# Importing Required Libraries

In [69]:
import pandas as pd
import os

# Combining all the data in a single dataframe

In [70]:
cp=os.getcwd()
data=[]
for dir , _ , fp in os.walk(cp):
    for f in fp:
        if f.endswith('.csv') and f!='product_names.csv' and f!='sales_summary.csv':
            filepath=os.path.join(dir,f)
            df=pd.read_csv(filepath)
            data.append(df)
combined_data=pd.concat(data,ignore_index=True)
combined_data.head()

Unnamed: 0,Date,Store ID,Product ID,Quantity sold
0,2001-02-04,S1,P1,53
1,2001-02-07,S1,P2,95
2,2001-02-08,S1,P3,89
3,2001-02-15,S1,P4,49
4,2001-02-20,S1,P5,130


# Dropping data of invalid dates.

In [71]:
combined_data['Date']=pd.to_datetime(combined_data['Date'],errors='coerce')

# Handling Error

In [72]:
rows_to_drop=[]
for i,r in combined_data.iterrows():
    quantity=r['Quantity sold']
    if not isinstance(quantity,list):
        quantity=[quantity]
    try:
        for q in quantity:
            if q<0:
                raise ValueError("Quantity cannot be negative.")
            elif not isinstance(q,int):
                raise TypeError("Quantity must be an integer.")
    except ValueError as e:
        print(e)
        rows_to_drop.append(i)
    except TypeError as e:
        print(e)
        rows_to_drop.append(i)
combined_data=combined_data.drop(rows_to_drop).reset_index(drop=True)
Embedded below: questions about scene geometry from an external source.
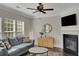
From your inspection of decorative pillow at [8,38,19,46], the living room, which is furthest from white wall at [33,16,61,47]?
decorative pillow at [8,38,19,46]

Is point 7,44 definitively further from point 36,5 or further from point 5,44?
point 36,5

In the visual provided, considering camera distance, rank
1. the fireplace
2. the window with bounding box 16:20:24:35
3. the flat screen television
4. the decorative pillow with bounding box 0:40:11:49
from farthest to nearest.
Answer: the fireplace, the flat screen television, the window with bounding box 16:20:24:35, the decorative pillow with bounding box 0:40:11:49

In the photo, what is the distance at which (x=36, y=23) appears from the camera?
219 cm

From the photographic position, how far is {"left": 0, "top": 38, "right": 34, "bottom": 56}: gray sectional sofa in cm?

# Calculating Total sales for each product across all stores and months

In [73]:
total=combined_data.groupby('Product ID')['Quantity sold'].sum().reset_index()
total.head()

Unnamed: 0,Product ID,Quantity sold
0,P1,3371
1,P2,3403
2,P3,3455
3,P4,3024
4,P5,3424


# Calculating top 5 best selling products in terms of sales

In [74]:
top5=total.sort_values('Quantity sold',ascending=False).head()
print("Top 5 best selling products: ")
for pid,quantity in zip(top5['Product ID'],top5['Quantity sold']):
    print(f"{pid} : {quantity}")

Top 5 best selling products: 
P3 : 3455
P5 : 3424
P2 : 3403
P1 : 3371
P4 : 3024


# Calculating the average quantity sold per month

In [75]:
combined_data['Month']=combined_data['Date'].dt.month
avg=combined_data.groupby(['Product ID','Month'])['Quantity sold'].sum().reset_index()
final_avg=avg.groupby('Product ID').agg(Average_Quantity_Sold=('Quantity sold','mean')).reset_index()

# Creating a new csv file "Sales_summary.csv"

In [76]:
pdf=pd.read_csv('product_names.csv')
m1=pd.merge(pdf,total,on='Product ID',how='inner')
m2=pd.merge(m1,final_avg,on='Product ID',how='inner')
m2.to_csv('sales_summary.csv',index=False)